Stored items:

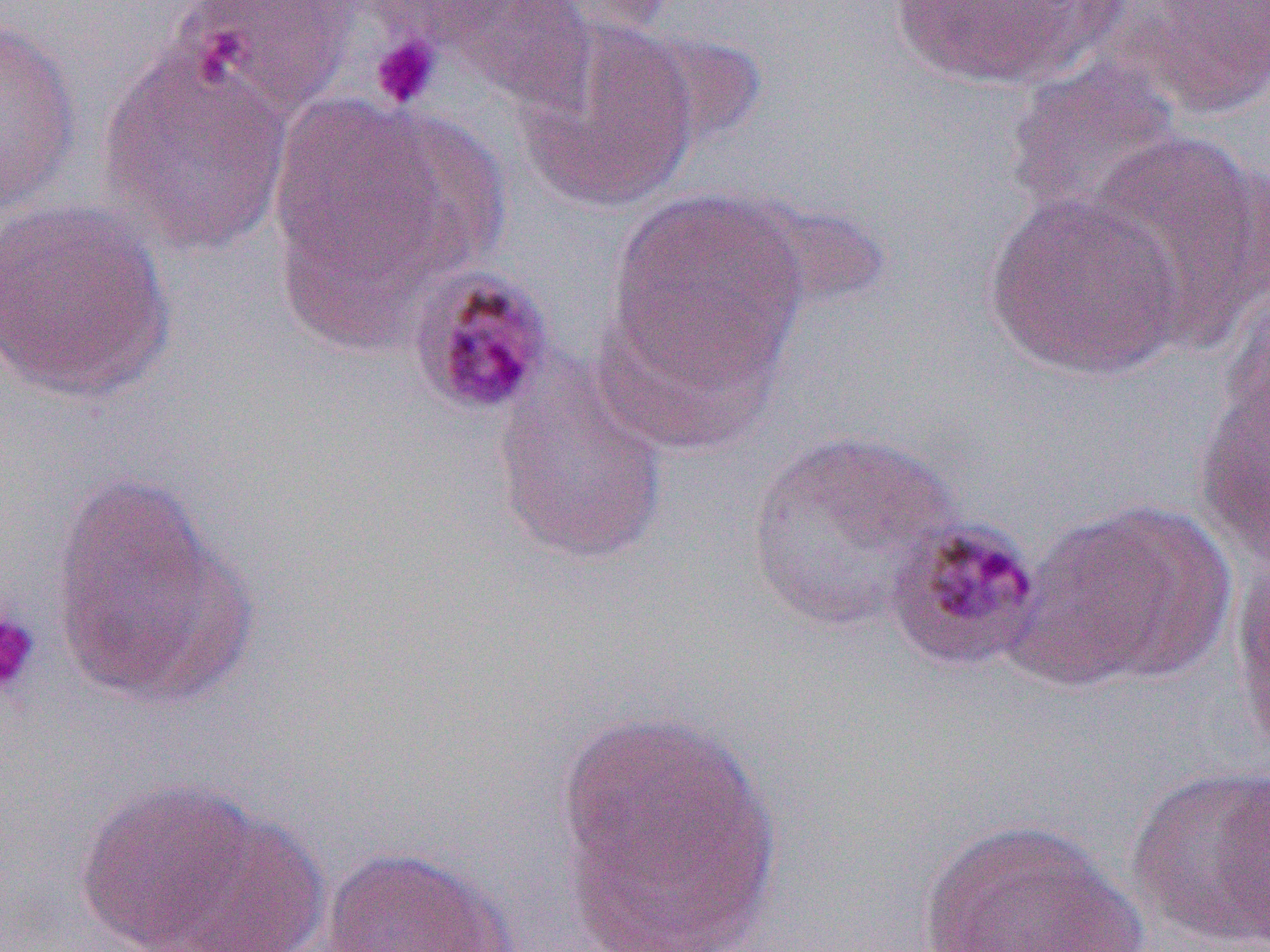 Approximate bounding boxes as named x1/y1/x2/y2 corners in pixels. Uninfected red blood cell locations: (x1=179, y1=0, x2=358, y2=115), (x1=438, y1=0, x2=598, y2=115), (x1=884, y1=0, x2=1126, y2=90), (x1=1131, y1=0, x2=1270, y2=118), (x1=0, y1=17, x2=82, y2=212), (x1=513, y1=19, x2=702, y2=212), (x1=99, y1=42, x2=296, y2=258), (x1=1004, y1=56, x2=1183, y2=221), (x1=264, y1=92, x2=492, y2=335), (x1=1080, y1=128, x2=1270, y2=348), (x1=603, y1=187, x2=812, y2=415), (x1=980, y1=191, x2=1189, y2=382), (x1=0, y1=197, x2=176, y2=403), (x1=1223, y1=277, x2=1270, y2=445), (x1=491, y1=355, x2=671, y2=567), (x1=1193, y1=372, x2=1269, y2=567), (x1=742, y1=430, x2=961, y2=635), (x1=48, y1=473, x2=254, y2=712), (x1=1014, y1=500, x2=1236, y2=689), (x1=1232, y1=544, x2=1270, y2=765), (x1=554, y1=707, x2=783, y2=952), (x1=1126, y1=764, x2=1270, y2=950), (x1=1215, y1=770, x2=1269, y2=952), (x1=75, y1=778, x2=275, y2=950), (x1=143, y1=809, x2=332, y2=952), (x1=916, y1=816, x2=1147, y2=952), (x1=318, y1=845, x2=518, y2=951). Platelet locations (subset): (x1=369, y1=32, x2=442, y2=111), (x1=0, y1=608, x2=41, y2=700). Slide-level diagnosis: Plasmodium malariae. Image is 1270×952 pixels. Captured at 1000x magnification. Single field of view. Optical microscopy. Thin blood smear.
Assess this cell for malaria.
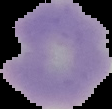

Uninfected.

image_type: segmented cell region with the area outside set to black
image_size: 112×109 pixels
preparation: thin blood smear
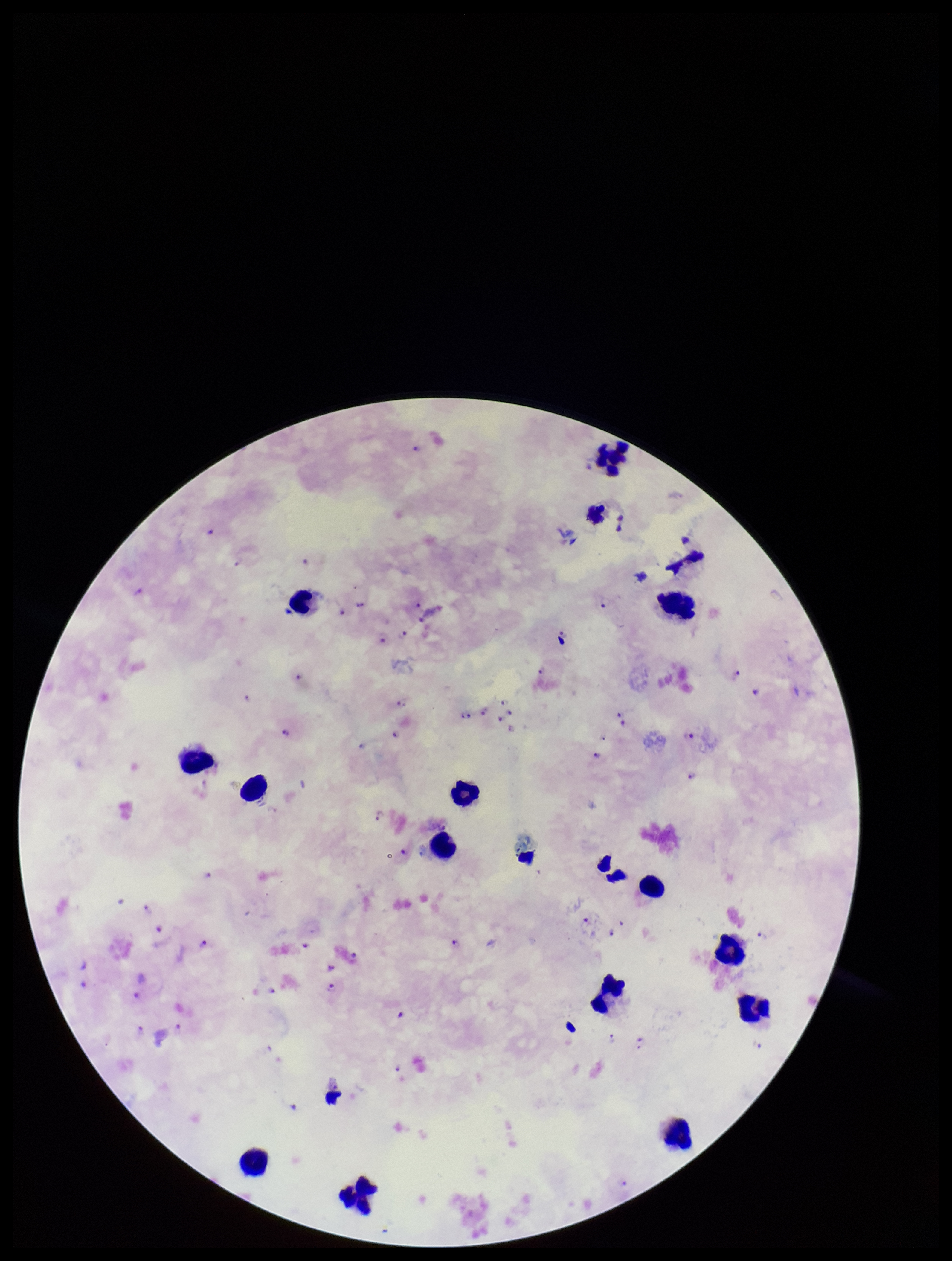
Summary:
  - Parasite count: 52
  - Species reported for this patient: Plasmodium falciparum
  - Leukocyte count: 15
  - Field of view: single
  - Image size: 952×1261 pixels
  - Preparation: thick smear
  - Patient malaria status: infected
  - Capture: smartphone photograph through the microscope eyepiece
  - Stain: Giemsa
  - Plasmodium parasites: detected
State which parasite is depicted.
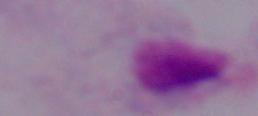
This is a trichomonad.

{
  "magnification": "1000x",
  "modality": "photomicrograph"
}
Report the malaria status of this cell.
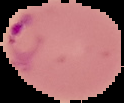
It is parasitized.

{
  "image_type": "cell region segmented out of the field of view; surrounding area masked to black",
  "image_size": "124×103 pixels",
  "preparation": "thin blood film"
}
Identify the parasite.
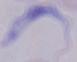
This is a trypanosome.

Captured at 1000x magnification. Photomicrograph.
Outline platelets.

--

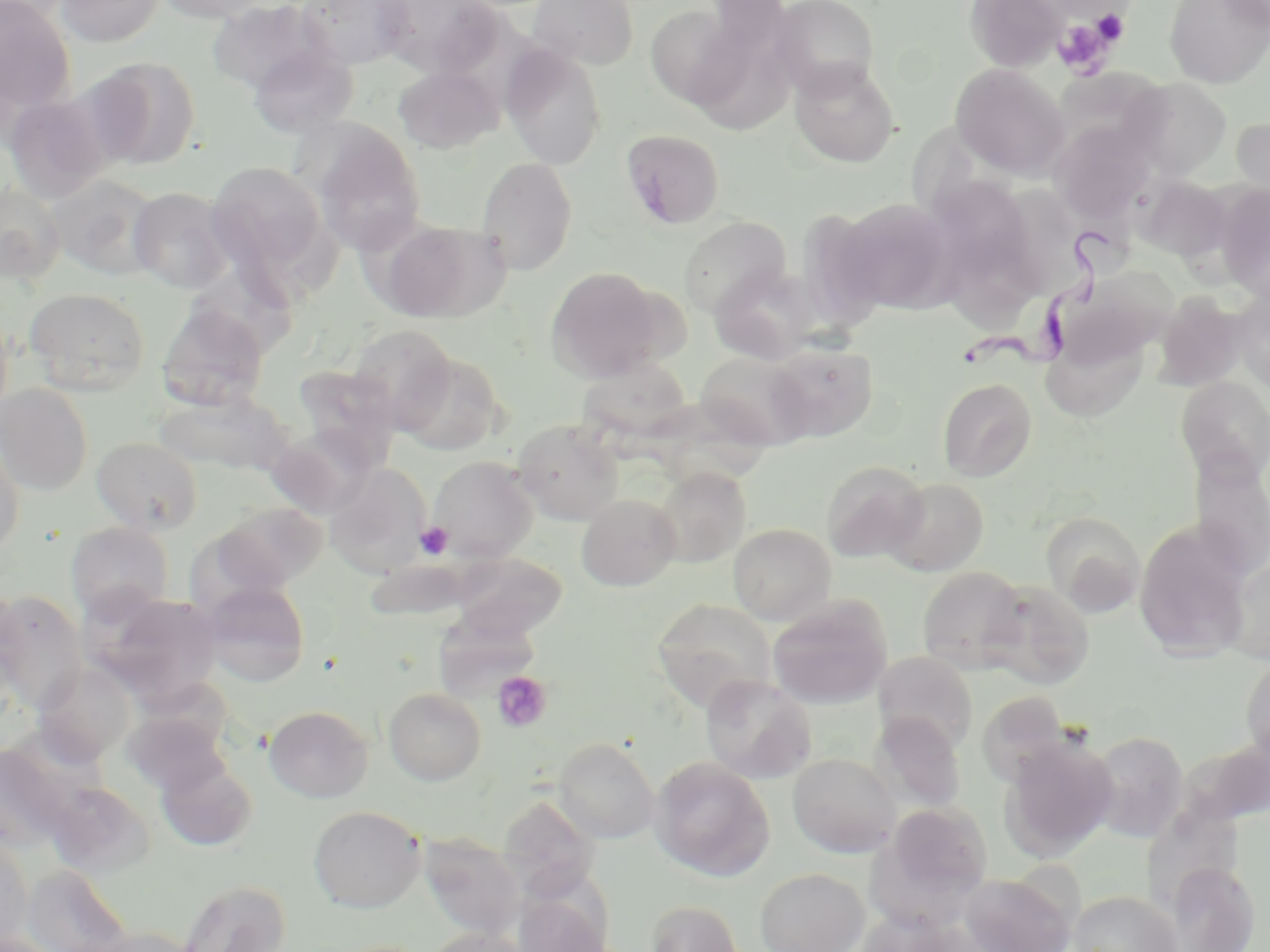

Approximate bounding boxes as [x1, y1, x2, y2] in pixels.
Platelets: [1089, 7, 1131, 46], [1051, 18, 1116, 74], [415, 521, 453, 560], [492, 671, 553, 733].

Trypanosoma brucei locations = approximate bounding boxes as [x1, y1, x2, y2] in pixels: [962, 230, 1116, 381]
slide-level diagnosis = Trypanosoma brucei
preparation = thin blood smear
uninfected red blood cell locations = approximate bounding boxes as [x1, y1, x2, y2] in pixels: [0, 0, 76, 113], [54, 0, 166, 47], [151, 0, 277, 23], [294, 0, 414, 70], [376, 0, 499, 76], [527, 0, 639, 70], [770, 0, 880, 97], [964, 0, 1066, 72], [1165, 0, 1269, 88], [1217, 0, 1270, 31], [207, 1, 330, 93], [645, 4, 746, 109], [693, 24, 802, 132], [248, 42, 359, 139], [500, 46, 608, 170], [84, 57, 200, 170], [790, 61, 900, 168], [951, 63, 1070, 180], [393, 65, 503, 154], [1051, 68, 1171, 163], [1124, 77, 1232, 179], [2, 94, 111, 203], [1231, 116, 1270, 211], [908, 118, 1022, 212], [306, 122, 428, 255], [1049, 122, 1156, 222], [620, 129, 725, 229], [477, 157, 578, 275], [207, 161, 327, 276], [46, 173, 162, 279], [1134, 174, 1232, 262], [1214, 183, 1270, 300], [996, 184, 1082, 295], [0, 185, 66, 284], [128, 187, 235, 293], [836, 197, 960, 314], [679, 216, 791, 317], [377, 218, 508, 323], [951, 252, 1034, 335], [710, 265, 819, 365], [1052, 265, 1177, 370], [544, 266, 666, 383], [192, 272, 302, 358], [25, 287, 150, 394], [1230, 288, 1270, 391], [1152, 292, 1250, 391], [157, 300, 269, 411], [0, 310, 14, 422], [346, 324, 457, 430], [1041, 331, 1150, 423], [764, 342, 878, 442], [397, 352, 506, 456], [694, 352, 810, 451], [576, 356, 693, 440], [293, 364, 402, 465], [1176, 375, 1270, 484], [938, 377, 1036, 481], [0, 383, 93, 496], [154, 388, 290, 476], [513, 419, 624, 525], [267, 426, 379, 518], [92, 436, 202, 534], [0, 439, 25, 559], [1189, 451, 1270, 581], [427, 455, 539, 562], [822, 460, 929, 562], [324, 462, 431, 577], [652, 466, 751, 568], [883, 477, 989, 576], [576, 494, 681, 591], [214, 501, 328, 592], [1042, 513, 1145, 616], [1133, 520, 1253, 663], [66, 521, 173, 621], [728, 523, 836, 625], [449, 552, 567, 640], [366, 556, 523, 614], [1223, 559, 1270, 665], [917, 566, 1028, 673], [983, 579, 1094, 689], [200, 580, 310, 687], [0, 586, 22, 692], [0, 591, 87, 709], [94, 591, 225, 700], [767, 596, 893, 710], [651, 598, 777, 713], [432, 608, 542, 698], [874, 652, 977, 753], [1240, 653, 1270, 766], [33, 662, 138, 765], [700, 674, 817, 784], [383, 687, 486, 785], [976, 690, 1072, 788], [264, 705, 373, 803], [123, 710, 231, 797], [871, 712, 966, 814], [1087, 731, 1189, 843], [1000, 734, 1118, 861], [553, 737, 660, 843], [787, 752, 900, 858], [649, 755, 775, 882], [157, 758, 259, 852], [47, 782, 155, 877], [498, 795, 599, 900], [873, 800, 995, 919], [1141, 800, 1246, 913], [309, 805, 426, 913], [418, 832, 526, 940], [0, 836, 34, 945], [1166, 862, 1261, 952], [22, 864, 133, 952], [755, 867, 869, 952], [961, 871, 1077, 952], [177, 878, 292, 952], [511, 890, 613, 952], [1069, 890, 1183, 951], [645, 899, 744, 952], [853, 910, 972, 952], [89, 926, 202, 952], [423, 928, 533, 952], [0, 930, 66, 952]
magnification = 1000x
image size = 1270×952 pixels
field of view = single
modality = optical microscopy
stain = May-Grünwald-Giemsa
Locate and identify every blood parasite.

PROBLEM:
Read through the data and copy every line where "count" shows up.

EXERCISE RESULT:
  - Parasite count: 52
  - Leukocyte count: 15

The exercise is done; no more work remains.